We mentioned earlier that a battery is able to produce new electrons because of an internal chemical process, while a capacitor can only store the electrical energy. The battery and the capacitor can work together quite well. Electrons from the battery enter the capacitor from the “negative” terminal of the battery; the capacitor holds the energy and gives up electrons to the “positive” terminal of the battery. When fully “charged” the capacitor has the same voltage as the battery it is connected to.
In a simple circuit that includes a light bulb, a battery or other source and a capacitor, the battery sends its electrons out along a wire that is connected to the bulb, which lights up. But the capacitor also receives electrons and eventually reaches its full charge or capacity. One this level is reached, electrons stop flowing freely and the bulb won’t be brightly lit. If there is not battery in the circuit, the electrical energy stored in the capacitor will flow through the wire and the bulb until the capacitor is “empty.” In this simple example, the capacitor is controlling the electrical energy through the circuit.

_Entries:_
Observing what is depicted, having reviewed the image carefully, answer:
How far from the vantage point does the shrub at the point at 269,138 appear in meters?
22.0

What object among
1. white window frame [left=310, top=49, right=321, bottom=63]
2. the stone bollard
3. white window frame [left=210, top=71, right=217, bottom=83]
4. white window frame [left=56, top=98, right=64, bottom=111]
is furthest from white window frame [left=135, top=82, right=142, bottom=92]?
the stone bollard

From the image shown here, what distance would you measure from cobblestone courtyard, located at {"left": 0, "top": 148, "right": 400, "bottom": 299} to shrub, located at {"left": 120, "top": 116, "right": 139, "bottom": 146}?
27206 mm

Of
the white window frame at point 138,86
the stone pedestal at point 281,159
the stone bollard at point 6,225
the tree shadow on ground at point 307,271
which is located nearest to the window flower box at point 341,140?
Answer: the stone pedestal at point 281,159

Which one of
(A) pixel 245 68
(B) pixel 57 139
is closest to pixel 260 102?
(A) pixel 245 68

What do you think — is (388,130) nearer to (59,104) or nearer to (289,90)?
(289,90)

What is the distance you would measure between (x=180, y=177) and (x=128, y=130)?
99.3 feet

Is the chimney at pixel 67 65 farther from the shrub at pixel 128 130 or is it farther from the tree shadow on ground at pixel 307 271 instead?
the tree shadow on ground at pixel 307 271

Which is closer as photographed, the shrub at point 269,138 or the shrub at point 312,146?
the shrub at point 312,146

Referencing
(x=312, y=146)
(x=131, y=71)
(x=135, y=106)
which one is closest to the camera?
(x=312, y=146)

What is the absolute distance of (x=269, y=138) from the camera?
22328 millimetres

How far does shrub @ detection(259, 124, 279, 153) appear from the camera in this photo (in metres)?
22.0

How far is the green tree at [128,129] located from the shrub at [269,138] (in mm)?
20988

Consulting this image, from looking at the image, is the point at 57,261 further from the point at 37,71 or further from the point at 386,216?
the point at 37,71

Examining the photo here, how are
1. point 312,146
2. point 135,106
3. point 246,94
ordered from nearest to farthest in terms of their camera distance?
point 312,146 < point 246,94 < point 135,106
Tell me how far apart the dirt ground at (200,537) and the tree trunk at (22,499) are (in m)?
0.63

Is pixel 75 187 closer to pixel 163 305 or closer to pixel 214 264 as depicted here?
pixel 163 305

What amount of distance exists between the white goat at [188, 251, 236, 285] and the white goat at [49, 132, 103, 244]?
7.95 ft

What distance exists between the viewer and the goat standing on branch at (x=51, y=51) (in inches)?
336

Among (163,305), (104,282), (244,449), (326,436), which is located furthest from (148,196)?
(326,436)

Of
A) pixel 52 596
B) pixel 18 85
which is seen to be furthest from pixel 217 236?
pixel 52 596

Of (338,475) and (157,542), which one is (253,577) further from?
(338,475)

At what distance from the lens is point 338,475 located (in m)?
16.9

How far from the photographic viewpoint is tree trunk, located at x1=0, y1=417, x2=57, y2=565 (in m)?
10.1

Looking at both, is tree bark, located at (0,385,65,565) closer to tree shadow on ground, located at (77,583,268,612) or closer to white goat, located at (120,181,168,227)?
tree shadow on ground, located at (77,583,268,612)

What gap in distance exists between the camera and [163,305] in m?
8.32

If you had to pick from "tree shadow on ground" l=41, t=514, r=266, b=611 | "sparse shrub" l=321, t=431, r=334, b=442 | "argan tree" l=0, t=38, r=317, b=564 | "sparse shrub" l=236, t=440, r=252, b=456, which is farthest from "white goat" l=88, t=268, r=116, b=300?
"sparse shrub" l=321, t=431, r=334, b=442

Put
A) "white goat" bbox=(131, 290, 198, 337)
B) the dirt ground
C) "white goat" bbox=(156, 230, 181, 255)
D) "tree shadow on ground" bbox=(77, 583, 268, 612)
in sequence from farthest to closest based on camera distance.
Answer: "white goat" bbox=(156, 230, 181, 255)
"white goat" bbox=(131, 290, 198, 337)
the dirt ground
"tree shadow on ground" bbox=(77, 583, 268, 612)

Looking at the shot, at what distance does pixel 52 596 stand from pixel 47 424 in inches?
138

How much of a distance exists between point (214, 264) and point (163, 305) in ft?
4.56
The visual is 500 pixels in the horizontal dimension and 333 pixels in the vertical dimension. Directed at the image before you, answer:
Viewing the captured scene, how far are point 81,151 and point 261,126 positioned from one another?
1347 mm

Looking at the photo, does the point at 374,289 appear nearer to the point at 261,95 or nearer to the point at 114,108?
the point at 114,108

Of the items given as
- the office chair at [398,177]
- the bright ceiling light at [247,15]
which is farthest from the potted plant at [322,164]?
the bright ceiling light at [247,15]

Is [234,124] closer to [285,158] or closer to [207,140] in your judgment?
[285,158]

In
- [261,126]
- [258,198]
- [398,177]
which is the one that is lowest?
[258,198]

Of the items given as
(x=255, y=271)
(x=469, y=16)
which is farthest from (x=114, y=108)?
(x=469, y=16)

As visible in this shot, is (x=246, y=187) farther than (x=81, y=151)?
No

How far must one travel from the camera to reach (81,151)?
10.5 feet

_Task instructions:_
**A.** Show every line of the records that contains the word "dirt".
**B.** Give what follows the last sentence of the passage on how a battery and a capacitor work together in a circuit.

_Set of answers:_
**A.**
Tell me how far apart the dirt ground at (200,537) and the tree trunk at (22,499) are (in m)?
B) the dirt ground
the dirt ground

**B.**
One of the more recent uses for tiny capacitors is in touch-screen electronic devices. The screen is charged and when a finger touches it, the finger becomes part of a circuit and the voltage at that location is reduced. The computing device connected to the screen receives this voltage information and its location. This is what makes a touch screen useful. Capacitors allow for very quick discharge of electrical energy stored, making them efficient in electronic devices.